The answer, my friend, lies in the concept of aerodynamics. But let’s explain it in a way that even an English major could understand. (Because that is what I am.)
If you ever wondered why it was easier and faster to travel in one direction, namely from west-to-east, it is because of headwinds and tailwinds that a plane is able to move faster or slower in one direction.
It is also why it’s such a beautiful, celebratory experience going to Europe, but an absolute butt just to get home. That plane ride just seems to drag… literally.
Headwinds and tailwinds take advantage of naturally existing jet streams from the Earth’s atmosphere—it is also the reason why planes fly over the Arctic, more of that in a bit—and the tailwind is usually the force that propels a plane faster, while headwinds tend to slow a plane down.
The easiest way to think about headwinds and tailwinds is to think about taking a bike ride along the beach. If you’re a native Angeleno like me (go Rams!), any good beach bum knows it gets windy along the coast.
Depending if you’re biking with the wind (tailwind) or against it (headwind), it’s possible to speed along the Santa Monica boardwalk or feel like you’re going at a snail’s pace no matter how much you try.
It’s a similar phenomenon if you’re skiing or doing any similar type of activity.
If you’re scientifically challenged like me, here’s a quick visual guide to explain the associated phenomenon, directional, and how it affects speed.
|east to west
|west to east
|⬅ to the left
|to the right ➡
(Interestingly enough, tailwinds and headwinds significantly affect flight take-offs and landings, but not in the way that you’d expect. This is beyond the scope of this piece.)

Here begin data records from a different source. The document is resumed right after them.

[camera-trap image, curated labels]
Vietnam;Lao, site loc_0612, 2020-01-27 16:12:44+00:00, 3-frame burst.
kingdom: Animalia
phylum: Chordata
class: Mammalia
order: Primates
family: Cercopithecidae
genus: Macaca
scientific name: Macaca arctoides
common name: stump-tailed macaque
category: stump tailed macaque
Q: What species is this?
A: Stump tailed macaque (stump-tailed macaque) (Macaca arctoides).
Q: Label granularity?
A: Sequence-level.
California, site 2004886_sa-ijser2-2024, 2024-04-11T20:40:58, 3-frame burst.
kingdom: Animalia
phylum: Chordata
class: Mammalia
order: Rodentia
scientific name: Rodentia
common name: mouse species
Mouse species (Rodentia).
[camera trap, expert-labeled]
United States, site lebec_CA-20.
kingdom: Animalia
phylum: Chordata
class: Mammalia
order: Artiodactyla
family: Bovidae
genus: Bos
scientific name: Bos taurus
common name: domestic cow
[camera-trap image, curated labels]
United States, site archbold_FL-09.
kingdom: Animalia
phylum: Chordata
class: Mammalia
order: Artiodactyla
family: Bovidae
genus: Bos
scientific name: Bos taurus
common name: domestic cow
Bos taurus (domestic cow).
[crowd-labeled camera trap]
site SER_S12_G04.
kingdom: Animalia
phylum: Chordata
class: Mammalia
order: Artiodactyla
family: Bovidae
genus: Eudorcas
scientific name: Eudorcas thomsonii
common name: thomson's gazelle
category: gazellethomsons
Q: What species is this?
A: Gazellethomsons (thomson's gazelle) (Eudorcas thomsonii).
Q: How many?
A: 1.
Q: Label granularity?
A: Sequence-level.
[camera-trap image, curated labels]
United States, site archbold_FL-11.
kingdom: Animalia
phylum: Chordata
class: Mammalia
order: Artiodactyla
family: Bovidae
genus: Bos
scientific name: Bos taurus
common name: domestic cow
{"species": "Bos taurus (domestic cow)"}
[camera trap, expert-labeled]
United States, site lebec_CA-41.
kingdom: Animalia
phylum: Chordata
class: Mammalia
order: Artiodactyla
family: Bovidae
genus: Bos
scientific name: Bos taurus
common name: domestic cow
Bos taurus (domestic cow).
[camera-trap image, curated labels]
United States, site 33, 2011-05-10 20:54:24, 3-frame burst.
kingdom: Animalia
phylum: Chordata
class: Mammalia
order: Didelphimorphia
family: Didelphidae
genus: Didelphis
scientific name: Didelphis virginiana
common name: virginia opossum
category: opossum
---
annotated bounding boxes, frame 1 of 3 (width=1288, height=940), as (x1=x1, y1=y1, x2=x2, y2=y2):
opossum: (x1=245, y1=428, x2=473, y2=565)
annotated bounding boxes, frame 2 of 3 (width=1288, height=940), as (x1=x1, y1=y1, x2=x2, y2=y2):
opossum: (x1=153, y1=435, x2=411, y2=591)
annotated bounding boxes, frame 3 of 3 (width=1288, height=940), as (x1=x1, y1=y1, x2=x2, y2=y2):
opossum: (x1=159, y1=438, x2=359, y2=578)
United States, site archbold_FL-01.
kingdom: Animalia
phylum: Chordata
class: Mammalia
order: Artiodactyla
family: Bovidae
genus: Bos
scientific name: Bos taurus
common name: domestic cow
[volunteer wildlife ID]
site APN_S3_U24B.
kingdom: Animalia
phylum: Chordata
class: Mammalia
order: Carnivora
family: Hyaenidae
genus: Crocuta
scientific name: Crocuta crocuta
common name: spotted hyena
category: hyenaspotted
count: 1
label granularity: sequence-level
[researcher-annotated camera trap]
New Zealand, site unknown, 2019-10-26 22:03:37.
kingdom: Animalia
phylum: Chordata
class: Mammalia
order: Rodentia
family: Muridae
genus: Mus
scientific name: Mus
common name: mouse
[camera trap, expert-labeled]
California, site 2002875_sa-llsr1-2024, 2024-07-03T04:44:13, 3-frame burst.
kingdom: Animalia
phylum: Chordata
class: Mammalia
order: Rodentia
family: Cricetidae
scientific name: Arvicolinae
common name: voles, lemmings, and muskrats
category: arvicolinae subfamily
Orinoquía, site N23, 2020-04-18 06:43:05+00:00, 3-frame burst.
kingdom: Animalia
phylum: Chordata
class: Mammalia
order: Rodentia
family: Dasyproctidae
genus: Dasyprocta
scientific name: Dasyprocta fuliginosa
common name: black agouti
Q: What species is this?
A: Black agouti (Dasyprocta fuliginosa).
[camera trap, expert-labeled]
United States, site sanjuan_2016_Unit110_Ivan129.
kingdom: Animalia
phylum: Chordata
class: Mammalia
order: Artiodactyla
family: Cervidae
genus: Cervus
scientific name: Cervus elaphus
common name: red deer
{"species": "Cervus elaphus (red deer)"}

The tailwind makes the world go round...
The tailwind, in layman’s terms, is the wind beneath a plane’s wings. It gives it that extra push to get what is essentially a large moving vehicle moving just a little bit faster.
The National Weather Service quickly explains jet streams:
Jet streams are relatively narrow bands of strong wind in the upper levels of the atmosphere. The winds blow from west to east in jet streams but the flow often shifts to the north and south. Jet streams follow the boundaries between hot and cold air...
...The result is that the air moves faster and faster in an easterly direction (relative to the Earth's surface below) the farther it moves from the equator.
In fact, jet streams are also the reason why planes commonly travel along the northern and southern poles than along the equator (counterintuitively, going along the equator would seem like it would be the more natural direction to go in, but it's not).
…. while the headwind slow things down.
In a crazy push-pull world, the headwind (associated from going east to west) slows things down.
It’s why a flight from New York to London might just take five hours, but going back would take six hours.
In this case, just imagine biking against the wind in the opposite direction — it is just going to take the much longer, and when it’s compounded against 142 tons of pure Boeing 787 (without passengers, mind you)1, it’s going to go that much slower.